Yatras back in vogue this political season

Delhi | Sunday | 2nd October, 2022

Summary:

New Delhi, Oct 2 (PTI) It is raining yatras this political season.

With all the latest technology at the disposal of the political parties and the advent of social media, many are going back to the good old formula of mass contact through a yatra (march).

While Rahul Gandhi, along with several other Congress leaders, embarked on a 3,570-km Kanyakumari-to-Kashmir Bharat Jodo Yatra last month, two more yatras began on Sunday -- BJD"s Jan Sampark Padayatra, led by Odisha Chief Minister Naveen Patnaik, and poll strategist Prashant Kishor"s 3,500-km padayatra (foot march) within Bihar from the Gandhi Ashram in West Champaran.

Patnaik launched the mass contact programme on the occasion of Gandhi Jayanti near the Lingaraj temple in Bhubaneswar, calling upon the Biju Janata Dal (BJD) leaders and workers to work in tandem with everyone for the development of Odisha.

Kishor"s march is being seen as a precursor to his re-entry into politics.

Kishor and his supporters will attempt to reach every panchayat and block in Bihar during the yatra, which is likely to take anywhere between 12 and 15 months to complete.

Kishor started the march from the Bhitiharwa Gandhi Ashram, from where Mahatma Gandhi had launched his first Satyagraha movement in 1917.

As the poll strategist and his followers embarked on the "padayatra", they were greeted by people along the route.

The Congress"s Bharat Jodo Yatra, which entered its 25th day on Sunday, has passed through Tamil Nadu and Kerala and entered Karnataka.

The yatra is being billed as the Congress"s biggest mass contact programme since independence and a "turning point" in the country"s political history.
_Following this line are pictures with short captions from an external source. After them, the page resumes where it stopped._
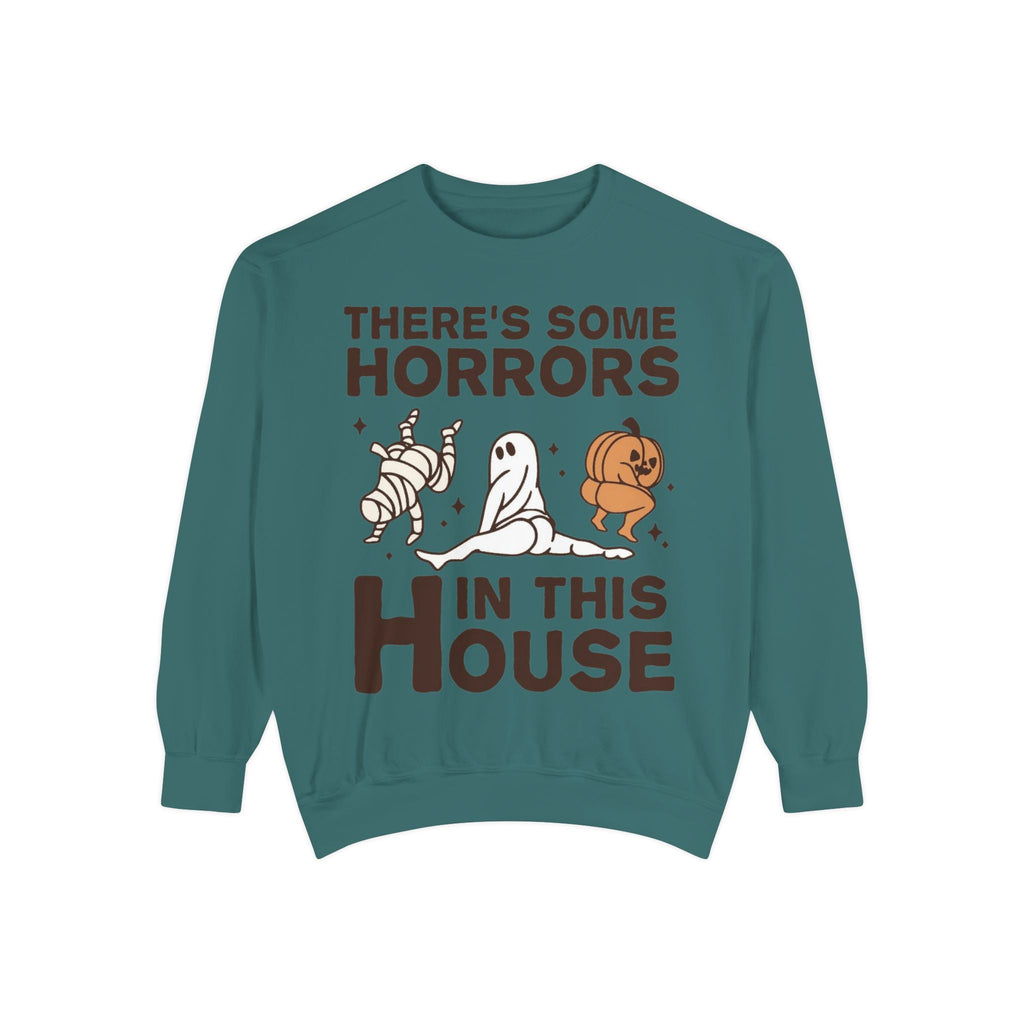 Halloween Themed Unisex Sweatshirt - Fun Ghosts & Mummy Design for Fall, Cozy Casual Wear, Halloween Party, Gift for Friends, Autumn Vibes - Metamorphosis Creations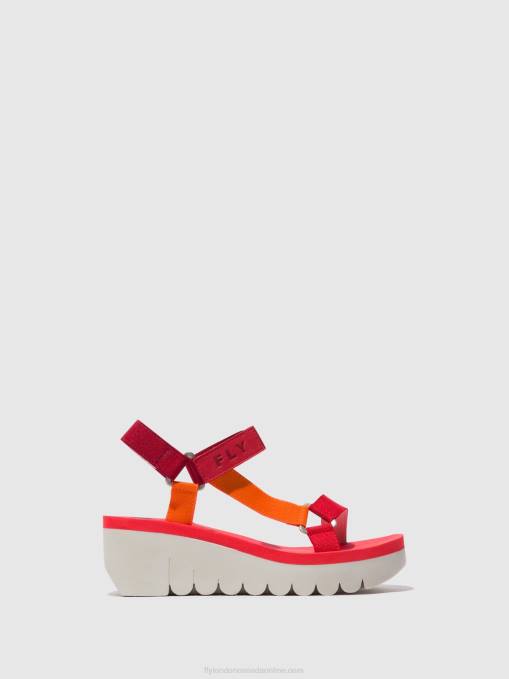 Velcro Sandals YEFA726 Fly London Women MULTI (RED) 0JLR529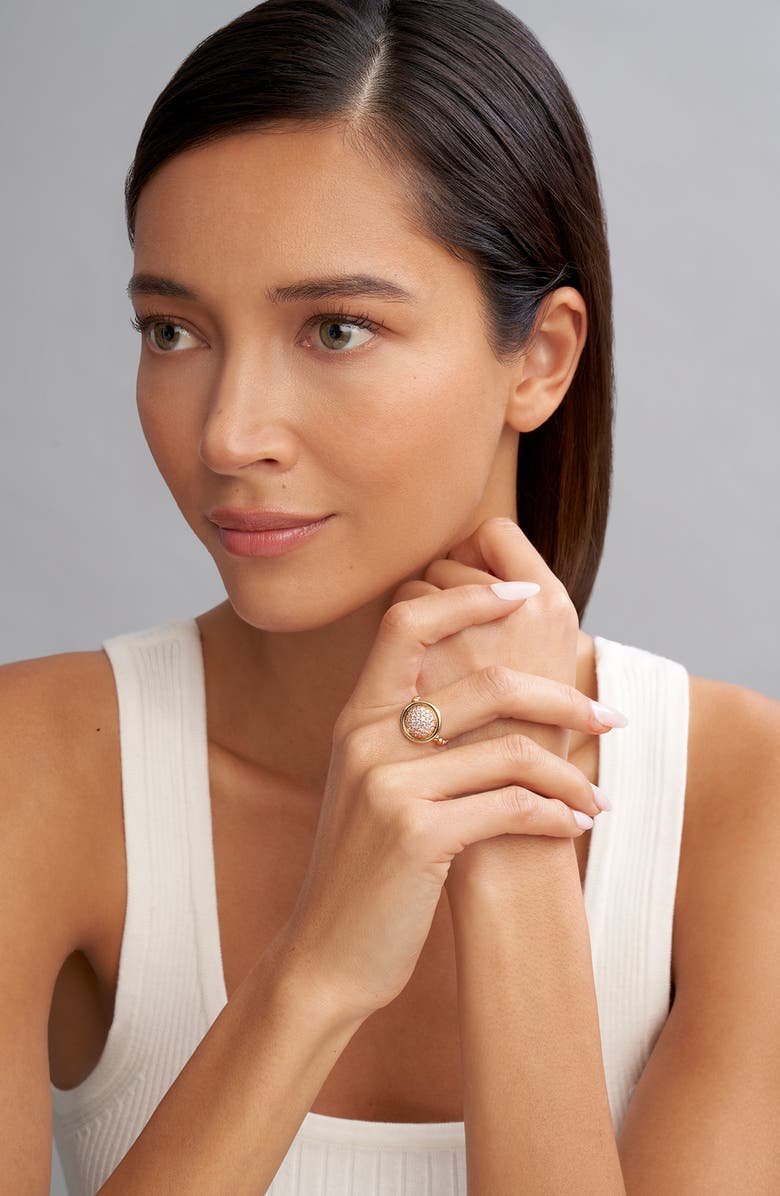 LAGOS Meridan Pavé Diamond Ring, Alternate, color, Gold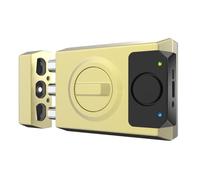 Lince SMARt7930 Verrou connectée Bluetooth - Alarme 100 dB, application mobile et télécommande, clé haute sécurité réversible - Ouverture mécanique et électronique - Recharge USB-C - Finition or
The Congress has said it is a "transformational moment" for Indian politics and a "decisive moment" for the party"s rejuvenation.

The "yatra bandwagon" is not new in politics.

There have been several such events along with their hits and misses in terms of the impact.

In 1983, former prime minister Chandra Shekhar"s Bharat Yatra saw him undertake a foot march from Kanyakumari.

Monikers such as the "marathon man" were given to the Janata Party leader when his yatra, which was launched on January 6, 1983, reached New Delhi six months later.

Chandra Shekhar"s stature and the traction to the yatra kept rising as he passed village after village to connect with people.

Though observers regard Chandra Shekhar"s foot march as a largely successful event, dramatic political developments such as then prime minister Indira Gandhi"s assassination diluted its impact in the 1984 general election, which was swept by the Congress.

In 1985, the Sandesh Yatra was announced by then prime minister and Congress president Rajiv Gandhi at the AICC plenary session in Mumbai.